Bir parça Girit toprağını avucumun içinde sakince, şefkatle sıkıyorum; bütün serseri dolaşmalarımda, bu toprağı her zaman yanımda bulundurur ve büyük mücadelelerim sırasında kavrayıp sevdiğim bir dostun eli gibi sıkardım ve güç alırdım, büyük güç alırdım. Ama artık güneş battı, gündelik iş bitti, kuvveti ne yapayım? İhtiyacım yok, kalmadı. Şimdi Girit toprağını elimde tutuyor, ifadesi olanaksız bir tatlılık, yumuşaklık ve şükranla sevilen bir kadının göğsünü avucumun içinde sıkıp veda ediyormuş gibi kavrıyorum.
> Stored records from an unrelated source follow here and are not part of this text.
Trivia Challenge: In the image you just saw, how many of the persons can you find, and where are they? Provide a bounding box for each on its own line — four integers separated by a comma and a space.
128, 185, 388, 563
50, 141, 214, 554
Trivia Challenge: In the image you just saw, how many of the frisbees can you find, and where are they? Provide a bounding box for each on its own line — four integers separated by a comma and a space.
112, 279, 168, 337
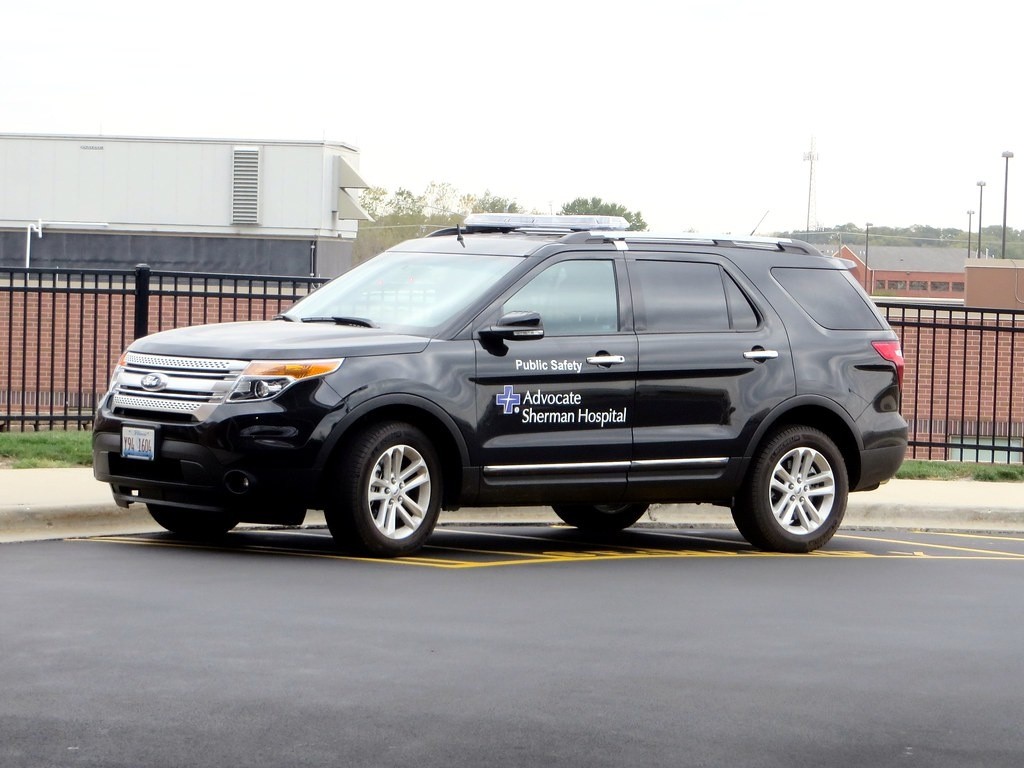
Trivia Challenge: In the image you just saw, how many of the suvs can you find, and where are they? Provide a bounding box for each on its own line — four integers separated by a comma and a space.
91, 212, 910, 557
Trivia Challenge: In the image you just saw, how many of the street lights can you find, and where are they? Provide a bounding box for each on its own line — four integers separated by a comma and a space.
976, 181, 986, 258
863, 222, 873, 291
1001, 151, 1014, 260
967, 210, 975, 258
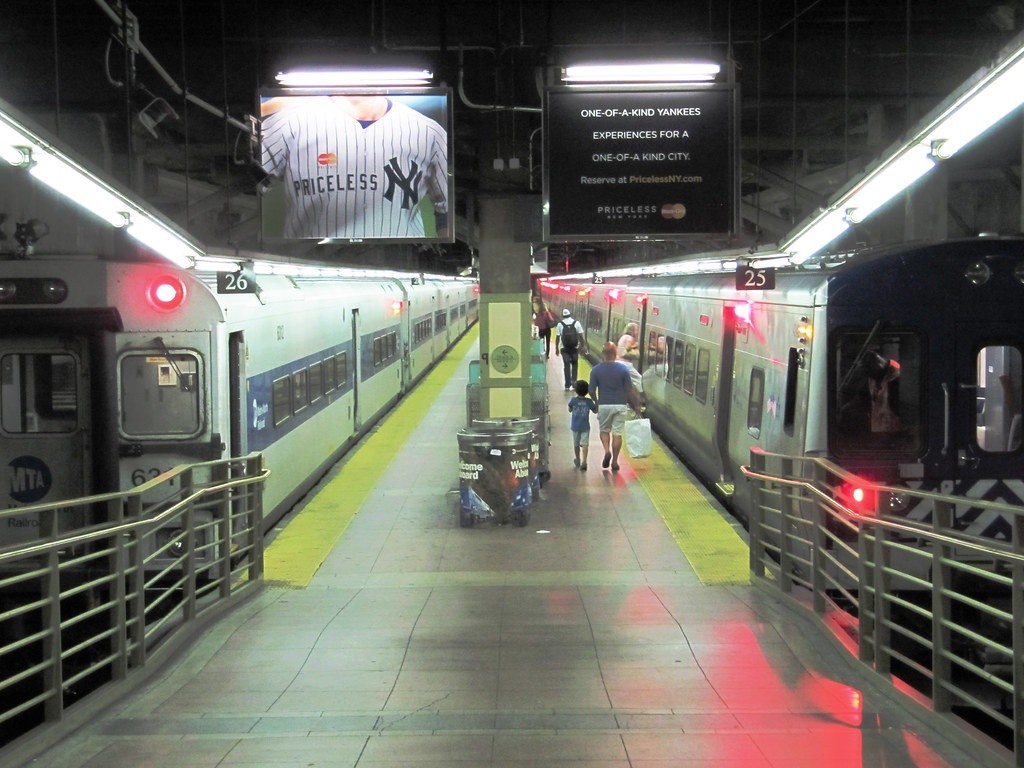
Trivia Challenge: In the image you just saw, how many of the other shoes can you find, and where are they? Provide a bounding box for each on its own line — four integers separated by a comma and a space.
602, 453, 612, 468
574, 458, 581, 467
580, 464, 588, 471
611, 462, 620, 470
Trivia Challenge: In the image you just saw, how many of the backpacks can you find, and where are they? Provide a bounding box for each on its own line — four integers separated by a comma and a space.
560, 320, 579, 350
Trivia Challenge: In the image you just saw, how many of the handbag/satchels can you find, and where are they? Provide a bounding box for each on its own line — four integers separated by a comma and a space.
546, 318, 557, 328
625, 413, 652, 459
621, 347, 641, 360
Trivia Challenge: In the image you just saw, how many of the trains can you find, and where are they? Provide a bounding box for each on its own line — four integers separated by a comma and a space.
534, 229, 1024, 592
0, 216, 481, 581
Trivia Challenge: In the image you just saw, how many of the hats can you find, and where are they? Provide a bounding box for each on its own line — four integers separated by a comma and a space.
562, 309, 571, 316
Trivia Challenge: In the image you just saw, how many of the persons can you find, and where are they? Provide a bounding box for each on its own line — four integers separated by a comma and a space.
260, 94, 449, 239
616, 323, 646, 412
534, 302, 554, 361
555, 309, 584, 392
876, 348, 901, 430
589, 342, 641, 470
569, 380, 598, 469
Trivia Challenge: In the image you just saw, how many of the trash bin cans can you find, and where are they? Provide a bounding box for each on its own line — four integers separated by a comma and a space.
456, 416, 547, 527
Ben sonsuza dek bu bir parça toprağım artık, toprak olacağım; sen, Girit’in vahşi toprağı, biçimlenip mücadeleci bir adam görüntüsüne büründüğün zamanlar şimşek hızıyla geçti.

Şu bir avuç toprağın içinde ne sıkıntılar, ne mücadeleler, ne insan yiyici görünmez bir canavarın kovalayışları, ne semavi ve ne şeytani kuvvetler var! Kanla, gözyaşıyla, terle yoğruldu bu toprak, çamur oldu, insan oldu, ulaşmak için yokuşa sardı. Ama nereye ulaşmak? Tanrı’nın karanlık cüssesine soluyarak tırmanıyordu, ellerini uzatıyor, arıyor, arıyor ve yüzünü bulmaya çalışıyordu.

Son yıllarda umutsuzluk içinde o karanlık kitlenin yüzü olmadığını anladığı zaman, küstahlık ve korku içinde nasıl da çabalamıştı zirveyi yontmak ve ona bir yüz kazandırmak için: kendi yüzünü!

Ama şimdi, günlük iş bitti, aletlerimi topluyorum; artık başka toprak parçaları gelip mücadeleyi sürdürsün; biz ölümlüler, ölümsüzler taburuyuz, kanımız kırmızı mercandır ve bir ada inşa ediyoruz uçurumun üzerinde.

Tanrı inşa ediliyor, küçük kırmızı taşımı koydum ben de, beni desteklesin, kaybolmayayım diye bir damla kanımı ekledim, görevimi yaptım.

Sağlıcakla kalın!

Elimi uzatıyor, kapıyı açıp gitmek üzere toprağın mandalını kavrıyorum, ışıklı eşikte duralıyorum biraz.

Zor, çok zor, gözler, kulaklar, ciğerler, dünyanın taşından toprağından kolayca kopup ayrılmıyor; insan diyor ki: Doydum, rahatım, artık hiçbir şey istemiyorum; görevimi tamamladım ve gidiyorum; ama yürek taşlarla otlara tutunuyor, direniyor, yalvarıyor: Biraz daha kal!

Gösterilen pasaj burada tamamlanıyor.